**What to do**:
• A. Answer these questions using the study description below, one answer per line, marked the same way:
(i) How many women and how many men made up the group of subjects?
(ii) Which graphic elements could the subjects choose from?
(iii) What was done with random disordered compositions?
• B. Reproduce the part of the study description below starting at "Target of this" and ending at "in the matrix.".

Target of this work was to clarify the principles of constructing an image matrix based on the elements of information obtained during the separate perception of the components complex facility to which attention was directed. We solved the following tasks: firstly, we chose an object on which attention was focused for a long time, secondly, we used the image visualization method to trace the fragmentation of information obtained during the perception of the object, and then, thirdly, to formulate the principles of integral distribution fragments in the matrix.
Materials and methods of research
A problematic behavioral situation served as a multicomponent object that was consistently in the field of attention with an unchanged strategy for analyzing available information. The problem was caused by a conflict in the relations of family members, as well as employees of production and educational institutions. The experiments, in which the analysis of the image of the situation was carried out, preceded the mediation aimed at resolving the contradictions between the disputable parties. Before the start of mediation negotiations, representatives of the disputable parties received an offer to participate as subjects in experiments using a methodology that facilitates the analysis of the situation. The visualization technique provided for the construction of a graphic composition that reflected the construction of the image that arose during the separate perception of the components of a complex object. The technique served as a tool for studying the processes of forming an integral image from a set of elements corresponding to the details of the object. The group of subjects consisted of 19 women and 8 men aged 28 to 65 years. To obtain a complete visual image of the situation, the subjects were asked to perform the following actions: 1) restore in memory the circumstances of the conflict situation - events, relationships with people, motives for their own behavior and those around them; 2) evaluate the circumstances by their significance for understanding the essence of the situation; 3) divide the circumstances into favorable and unfavorable for conflict resolution and try to trace their relationship; 4) select a suitable, in your opinion, graphic element (circle, square, triangle, line or dot) for each of the circumstances that characterize the situation; 5) form a composition from graphic elements, taking into account the significance and interrelation of the circumstances transmitted by these elements, and draw the resulting composition on a paper sheet. The graphic compositions were analyzed - the ordering and the ratio of the sizes of the elements of the image were evaluated. Random disordered compositions were rejected, and the subjects were asked to reconsider the relationship of situational circumstances. The results of the generalized analysis of the composition served as a guideline for formulating the mathematical expression of the image matrix.

**Stored data**:
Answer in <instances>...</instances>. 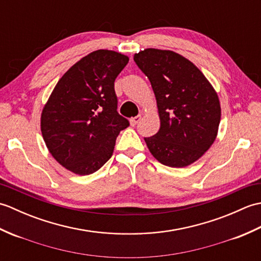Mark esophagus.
<instances>
[{"label": "esophagus", "instance_id": "obj_1", "mask_svg": "<svg viewBox=\"0 0 261 261\" xmlns=\"http://www.w3.org/2000/svg\"><path fill=\"white\" fill-rule=\"evenodd\" d=\"M140 120H141V115H137V116H135V118H131L130 119V124L132 126H135V125H137L138 123H139Z\"/></svg>", "mask_w": 261, "mask_h": 261}]
</instances>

**Solutions by task**:
• A.
(i) 19 women and 8 men.
(ii) A circle, square, triangle, line, or dot.
(iii) They were rejected, and the subjects were asked to reconsider the relationship of situational circumstances.

• B.
Target of this work was to clarify the principles of constructing an image matrix based on the elements of information obtained during the separate perception of the components complex facility to which attention was directed. We solved the following tasks: firstly, we chose an object on which attention was focused for a long time, secondly, we used the image visualization method to trace the fragmentation of information obtained during the perception of the object, and then, thirdly, to formulate the principles of integral distribution fragments in the matrix.